Brother duos who are on the same side can play on each other’s strengths and become a strong team by themselves, says a sports psychologist.
Hardik and Krunal Pandya are India’s third pair of brothers playing the T-20s in New Zealand, with Pathan brothers — Irfan and Yousuf and Amarnath brothers — Mohinder and Surinder having played international matches together for India earlier.
According to renowned sports psychologist Varadayini Gorhe, who has worked with several athletes in the past, when siblings start playing the same game, comparisons are inevitable and often start at home itself.
In the case of the Pandya brothers, Krunal is two years older than Hardik, but the latter made his international debut first. “Sometimes, the younger sibling feels jealous of the older one (or whoever has started the game first or is better at the game). But if the environment at home encourages both the siblings to progress without comparison, it can be a big motivating factor for success in their careers,” says the psychologist.

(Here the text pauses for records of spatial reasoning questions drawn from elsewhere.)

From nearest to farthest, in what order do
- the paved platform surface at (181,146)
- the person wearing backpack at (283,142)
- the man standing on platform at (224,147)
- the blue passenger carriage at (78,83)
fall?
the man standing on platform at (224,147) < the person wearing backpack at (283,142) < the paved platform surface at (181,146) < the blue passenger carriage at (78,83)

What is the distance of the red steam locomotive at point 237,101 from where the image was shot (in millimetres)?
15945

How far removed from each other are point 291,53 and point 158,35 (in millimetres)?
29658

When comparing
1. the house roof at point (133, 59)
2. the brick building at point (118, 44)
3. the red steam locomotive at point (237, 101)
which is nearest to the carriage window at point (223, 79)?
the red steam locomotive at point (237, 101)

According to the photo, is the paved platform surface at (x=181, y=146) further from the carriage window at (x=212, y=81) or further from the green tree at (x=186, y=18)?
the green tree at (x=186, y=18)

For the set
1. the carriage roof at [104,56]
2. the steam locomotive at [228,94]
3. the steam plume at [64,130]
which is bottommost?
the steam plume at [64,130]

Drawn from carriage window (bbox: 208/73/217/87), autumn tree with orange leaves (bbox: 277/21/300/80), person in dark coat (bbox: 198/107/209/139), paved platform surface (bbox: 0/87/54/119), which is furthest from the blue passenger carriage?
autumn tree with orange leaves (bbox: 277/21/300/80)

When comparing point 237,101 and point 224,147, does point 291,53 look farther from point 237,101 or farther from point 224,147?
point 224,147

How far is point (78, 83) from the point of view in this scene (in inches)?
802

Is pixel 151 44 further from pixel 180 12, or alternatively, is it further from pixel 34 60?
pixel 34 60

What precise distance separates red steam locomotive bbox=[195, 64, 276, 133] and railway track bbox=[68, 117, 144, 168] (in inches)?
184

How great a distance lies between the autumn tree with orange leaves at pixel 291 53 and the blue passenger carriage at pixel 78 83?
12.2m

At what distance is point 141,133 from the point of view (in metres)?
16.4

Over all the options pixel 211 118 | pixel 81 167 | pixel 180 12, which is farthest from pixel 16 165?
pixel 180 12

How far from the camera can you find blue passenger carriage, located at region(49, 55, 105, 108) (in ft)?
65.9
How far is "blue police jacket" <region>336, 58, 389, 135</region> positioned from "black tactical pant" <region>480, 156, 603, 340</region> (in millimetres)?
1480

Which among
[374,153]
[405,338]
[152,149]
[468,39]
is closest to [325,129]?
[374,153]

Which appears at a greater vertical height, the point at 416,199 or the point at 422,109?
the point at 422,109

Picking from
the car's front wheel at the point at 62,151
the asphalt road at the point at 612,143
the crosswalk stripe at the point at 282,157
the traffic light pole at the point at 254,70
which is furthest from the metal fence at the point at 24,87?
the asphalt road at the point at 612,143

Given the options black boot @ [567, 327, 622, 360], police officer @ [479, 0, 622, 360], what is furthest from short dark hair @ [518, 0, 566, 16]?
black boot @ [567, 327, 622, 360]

She adds, “In such cases, both siblings are role models to each other. They also develop their niche as they grow up. Hardik Pandya is a spinner-turned-fast bowler whereas Krunal is a spinner- both have different strong technical points. So as they get older and firmer with their techniques, jealousy reduces and camaraderie increases — which is evident in the case of the Pandya brothers.” Citing the examples of other brother pairs such as Steve and Mark Waugh, Andy and Grant Flower or bowlers Shane and Brett Lee and Albie and Morne Morkel, Gorhe says, “They end up being a good team by themselves. They can support each other through thick and thin when they are in the same team, and become strong partners while batting as they know each other in and out.”